Margin varies from one market to another (even for the same type of market). For example, the margin for the ZC (Corn) futures market is $2,025, but the margin for the ZW (Wheat) futures market is $6,075. Margin amounts vary based upon the volatility of the market, and the tick value of the market. For example, the ZG (Gold) futures market moves approximately 200 ticks per day, and is worth $100 per point, whereas the ZI (Silver) futures market moves approximately 500 ticks per day, and is worth $5,000 per point. As as result of these differences, the margin for the ZG futures market is $4,455, but the margin for the ZI futures market is $10,125.
How is Margin Used?
When a trading account is flat (no active trades), it will have its full amount of margin available for trading.
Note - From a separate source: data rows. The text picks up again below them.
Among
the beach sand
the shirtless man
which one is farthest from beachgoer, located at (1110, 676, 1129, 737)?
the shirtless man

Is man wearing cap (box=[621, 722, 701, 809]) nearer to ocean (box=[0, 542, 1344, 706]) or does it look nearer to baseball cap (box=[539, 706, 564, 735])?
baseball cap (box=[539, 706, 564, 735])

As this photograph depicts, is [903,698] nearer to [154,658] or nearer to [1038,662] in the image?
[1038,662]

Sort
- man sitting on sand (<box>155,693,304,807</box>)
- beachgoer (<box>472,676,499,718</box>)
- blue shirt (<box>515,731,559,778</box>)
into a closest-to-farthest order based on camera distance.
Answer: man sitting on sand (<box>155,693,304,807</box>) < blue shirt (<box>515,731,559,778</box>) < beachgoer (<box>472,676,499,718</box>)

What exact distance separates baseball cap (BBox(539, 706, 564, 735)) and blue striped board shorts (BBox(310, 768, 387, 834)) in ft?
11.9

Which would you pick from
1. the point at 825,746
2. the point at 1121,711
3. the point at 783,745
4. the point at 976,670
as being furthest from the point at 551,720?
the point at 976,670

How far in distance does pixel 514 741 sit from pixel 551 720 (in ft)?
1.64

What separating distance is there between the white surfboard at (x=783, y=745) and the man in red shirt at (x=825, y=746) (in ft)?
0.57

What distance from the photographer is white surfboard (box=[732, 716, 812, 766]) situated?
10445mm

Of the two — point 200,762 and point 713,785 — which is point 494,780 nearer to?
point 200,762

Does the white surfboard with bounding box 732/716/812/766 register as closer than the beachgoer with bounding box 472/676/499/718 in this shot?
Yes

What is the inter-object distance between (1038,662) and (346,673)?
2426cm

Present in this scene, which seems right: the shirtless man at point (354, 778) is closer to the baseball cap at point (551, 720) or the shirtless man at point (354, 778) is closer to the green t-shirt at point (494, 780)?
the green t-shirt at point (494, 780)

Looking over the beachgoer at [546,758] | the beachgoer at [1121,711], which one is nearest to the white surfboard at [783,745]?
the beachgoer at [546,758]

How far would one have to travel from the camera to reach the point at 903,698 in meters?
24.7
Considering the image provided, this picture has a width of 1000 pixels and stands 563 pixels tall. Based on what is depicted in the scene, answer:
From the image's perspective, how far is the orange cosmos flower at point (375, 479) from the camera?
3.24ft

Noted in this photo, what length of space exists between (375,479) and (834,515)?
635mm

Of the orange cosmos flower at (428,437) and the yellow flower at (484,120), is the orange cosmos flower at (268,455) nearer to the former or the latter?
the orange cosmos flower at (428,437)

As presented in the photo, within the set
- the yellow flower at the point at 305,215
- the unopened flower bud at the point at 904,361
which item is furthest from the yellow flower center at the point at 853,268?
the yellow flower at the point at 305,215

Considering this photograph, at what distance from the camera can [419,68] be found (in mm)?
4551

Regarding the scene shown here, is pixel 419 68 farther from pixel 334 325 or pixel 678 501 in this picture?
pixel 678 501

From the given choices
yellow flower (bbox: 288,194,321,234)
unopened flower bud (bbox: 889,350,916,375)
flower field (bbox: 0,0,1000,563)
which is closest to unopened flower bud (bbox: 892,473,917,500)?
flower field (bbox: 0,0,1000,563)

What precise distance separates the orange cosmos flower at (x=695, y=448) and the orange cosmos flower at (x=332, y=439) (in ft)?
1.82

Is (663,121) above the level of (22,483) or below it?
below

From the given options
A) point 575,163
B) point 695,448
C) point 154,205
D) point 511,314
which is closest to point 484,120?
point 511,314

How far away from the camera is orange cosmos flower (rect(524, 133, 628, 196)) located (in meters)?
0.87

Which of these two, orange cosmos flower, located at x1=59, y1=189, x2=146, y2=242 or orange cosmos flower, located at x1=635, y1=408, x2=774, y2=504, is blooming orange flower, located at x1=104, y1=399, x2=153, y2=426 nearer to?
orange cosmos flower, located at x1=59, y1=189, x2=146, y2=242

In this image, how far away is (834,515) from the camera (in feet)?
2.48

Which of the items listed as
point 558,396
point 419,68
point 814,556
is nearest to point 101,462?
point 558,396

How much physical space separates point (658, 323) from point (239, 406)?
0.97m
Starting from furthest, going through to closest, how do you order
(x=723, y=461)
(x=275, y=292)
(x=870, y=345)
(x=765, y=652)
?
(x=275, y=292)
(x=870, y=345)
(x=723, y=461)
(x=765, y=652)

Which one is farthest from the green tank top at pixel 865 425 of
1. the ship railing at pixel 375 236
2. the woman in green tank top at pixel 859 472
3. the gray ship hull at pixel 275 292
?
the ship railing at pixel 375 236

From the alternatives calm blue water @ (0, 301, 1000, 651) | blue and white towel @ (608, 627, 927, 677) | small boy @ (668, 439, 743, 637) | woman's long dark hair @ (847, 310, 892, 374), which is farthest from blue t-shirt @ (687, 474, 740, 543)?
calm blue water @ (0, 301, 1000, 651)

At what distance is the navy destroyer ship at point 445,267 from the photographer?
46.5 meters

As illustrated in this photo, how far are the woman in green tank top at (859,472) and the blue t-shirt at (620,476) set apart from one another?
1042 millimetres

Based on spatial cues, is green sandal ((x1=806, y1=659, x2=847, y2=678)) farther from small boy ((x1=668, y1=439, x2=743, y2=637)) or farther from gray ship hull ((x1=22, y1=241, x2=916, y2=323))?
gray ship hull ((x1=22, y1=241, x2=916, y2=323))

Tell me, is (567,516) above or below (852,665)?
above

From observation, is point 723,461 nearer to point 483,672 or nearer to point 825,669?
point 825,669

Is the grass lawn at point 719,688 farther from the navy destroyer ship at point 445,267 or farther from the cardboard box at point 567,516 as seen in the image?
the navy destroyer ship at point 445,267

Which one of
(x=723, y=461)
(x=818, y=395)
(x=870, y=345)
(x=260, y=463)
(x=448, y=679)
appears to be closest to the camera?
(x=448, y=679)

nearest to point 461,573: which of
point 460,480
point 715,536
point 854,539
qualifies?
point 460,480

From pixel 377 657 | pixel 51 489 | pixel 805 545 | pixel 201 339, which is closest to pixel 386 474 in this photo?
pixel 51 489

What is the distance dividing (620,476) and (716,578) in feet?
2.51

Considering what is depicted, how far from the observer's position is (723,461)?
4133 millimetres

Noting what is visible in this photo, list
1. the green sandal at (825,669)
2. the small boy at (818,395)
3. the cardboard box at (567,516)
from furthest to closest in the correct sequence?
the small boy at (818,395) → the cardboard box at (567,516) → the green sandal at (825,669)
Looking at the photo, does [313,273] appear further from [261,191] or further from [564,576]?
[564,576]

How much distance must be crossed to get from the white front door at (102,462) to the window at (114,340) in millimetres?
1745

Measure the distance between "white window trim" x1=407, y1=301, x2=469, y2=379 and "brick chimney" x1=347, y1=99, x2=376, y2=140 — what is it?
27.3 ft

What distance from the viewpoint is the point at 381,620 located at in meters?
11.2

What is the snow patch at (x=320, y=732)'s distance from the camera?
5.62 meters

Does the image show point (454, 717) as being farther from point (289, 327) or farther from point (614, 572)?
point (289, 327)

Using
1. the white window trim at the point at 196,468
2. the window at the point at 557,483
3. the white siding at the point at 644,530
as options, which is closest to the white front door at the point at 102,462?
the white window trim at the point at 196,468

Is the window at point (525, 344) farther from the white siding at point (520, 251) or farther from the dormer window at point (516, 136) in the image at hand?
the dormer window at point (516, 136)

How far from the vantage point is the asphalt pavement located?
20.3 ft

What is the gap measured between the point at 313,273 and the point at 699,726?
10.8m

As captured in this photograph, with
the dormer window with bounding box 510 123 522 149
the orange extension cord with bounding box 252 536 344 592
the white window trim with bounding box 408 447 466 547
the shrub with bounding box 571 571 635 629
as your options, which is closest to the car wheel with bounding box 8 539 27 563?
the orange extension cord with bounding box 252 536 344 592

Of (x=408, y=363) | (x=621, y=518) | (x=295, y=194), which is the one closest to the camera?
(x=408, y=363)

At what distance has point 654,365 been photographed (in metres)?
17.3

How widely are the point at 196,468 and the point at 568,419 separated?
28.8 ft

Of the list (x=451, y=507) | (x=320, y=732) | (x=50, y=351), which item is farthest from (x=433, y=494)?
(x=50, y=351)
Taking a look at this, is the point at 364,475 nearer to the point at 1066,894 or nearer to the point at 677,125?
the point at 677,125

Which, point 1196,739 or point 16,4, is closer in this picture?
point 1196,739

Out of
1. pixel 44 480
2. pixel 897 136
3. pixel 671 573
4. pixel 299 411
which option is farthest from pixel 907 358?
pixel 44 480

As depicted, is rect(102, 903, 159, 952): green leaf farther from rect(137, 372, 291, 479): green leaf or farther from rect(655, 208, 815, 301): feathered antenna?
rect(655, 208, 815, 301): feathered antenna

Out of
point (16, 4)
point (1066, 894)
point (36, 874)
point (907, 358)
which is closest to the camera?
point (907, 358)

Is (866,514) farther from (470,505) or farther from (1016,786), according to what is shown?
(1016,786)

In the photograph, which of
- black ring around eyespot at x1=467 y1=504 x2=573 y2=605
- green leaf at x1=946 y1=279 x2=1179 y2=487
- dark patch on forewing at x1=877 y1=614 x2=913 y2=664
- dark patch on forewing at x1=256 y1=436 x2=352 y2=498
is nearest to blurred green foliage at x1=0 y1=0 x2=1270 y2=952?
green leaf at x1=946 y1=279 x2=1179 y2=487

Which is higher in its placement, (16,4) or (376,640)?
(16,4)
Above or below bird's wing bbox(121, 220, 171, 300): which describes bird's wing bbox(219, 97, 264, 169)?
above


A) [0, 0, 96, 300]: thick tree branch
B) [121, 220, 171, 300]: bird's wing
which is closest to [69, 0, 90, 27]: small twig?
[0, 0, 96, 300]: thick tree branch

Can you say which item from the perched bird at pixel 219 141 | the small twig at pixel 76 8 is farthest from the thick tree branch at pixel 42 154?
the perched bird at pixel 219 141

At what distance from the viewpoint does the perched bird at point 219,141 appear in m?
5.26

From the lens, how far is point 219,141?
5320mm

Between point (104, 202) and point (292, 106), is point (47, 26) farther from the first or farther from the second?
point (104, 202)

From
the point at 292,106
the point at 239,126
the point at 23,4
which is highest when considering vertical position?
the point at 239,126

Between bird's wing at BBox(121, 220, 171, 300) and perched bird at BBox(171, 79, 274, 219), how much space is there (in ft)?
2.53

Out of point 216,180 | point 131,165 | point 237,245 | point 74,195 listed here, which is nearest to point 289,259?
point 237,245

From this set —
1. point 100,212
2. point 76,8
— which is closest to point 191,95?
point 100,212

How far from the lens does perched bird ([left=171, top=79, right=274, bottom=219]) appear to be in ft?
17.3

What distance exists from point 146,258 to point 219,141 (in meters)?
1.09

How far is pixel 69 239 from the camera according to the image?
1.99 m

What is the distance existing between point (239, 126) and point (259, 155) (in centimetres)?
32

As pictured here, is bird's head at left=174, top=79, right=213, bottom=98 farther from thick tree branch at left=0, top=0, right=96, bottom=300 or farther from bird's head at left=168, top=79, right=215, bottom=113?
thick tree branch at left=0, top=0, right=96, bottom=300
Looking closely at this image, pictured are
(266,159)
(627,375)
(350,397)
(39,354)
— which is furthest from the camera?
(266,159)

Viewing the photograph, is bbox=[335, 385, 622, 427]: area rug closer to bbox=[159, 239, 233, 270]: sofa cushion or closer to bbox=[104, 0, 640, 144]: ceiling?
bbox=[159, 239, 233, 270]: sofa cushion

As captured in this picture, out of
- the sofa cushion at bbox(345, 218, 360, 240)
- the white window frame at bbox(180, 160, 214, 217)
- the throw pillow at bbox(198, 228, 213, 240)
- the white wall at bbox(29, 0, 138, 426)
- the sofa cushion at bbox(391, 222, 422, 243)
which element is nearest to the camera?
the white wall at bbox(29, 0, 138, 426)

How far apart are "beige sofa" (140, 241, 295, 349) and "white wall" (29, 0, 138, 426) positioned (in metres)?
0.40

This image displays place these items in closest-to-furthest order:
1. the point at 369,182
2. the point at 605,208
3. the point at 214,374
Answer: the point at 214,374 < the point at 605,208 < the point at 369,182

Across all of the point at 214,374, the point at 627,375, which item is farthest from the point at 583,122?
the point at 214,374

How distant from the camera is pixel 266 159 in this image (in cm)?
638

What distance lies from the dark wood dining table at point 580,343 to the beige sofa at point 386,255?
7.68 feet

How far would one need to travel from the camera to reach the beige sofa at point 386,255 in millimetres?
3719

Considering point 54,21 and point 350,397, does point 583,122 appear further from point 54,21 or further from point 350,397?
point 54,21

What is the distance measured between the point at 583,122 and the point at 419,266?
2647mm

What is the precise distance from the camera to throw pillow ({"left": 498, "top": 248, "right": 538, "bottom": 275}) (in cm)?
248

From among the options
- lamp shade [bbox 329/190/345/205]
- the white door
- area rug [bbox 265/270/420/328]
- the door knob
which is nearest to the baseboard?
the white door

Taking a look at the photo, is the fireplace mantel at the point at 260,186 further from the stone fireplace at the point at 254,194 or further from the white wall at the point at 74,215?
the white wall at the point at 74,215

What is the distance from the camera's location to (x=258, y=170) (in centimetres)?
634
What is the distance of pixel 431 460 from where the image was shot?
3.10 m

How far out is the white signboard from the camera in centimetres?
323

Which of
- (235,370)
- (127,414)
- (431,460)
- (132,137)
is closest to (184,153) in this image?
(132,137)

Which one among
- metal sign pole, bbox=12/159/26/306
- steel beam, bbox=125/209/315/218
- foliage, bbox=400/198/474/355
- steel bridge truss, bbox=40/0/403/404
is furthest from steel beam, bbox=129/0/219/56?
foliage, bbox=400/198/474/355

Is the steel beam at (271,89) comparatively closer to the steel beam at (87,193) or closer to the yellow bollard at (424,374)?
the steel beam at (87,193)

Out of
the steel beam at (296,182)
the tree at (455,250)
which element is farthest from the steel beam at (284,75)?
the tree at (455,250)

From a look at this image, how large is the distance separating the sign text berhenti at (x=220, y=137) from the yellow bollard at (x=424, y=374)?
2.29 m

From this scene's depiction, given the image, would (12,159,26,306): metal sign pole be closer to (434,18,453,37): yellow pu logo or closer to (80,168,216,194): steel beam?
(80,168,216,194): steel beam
When the trader enters a new trade, the amount of available margin is decreased accordingly. While the trade is active, the margin will remain unavailable as it is being used to cover the active trade. When the trader exits the trade, the margin will become available again, and can then be used to enter a new trade on the same market or any other market. If the balance of a trading account drops below the margin amount required for a particular market, the trader will not be able to enter any new trades on that market until the account balance is increased.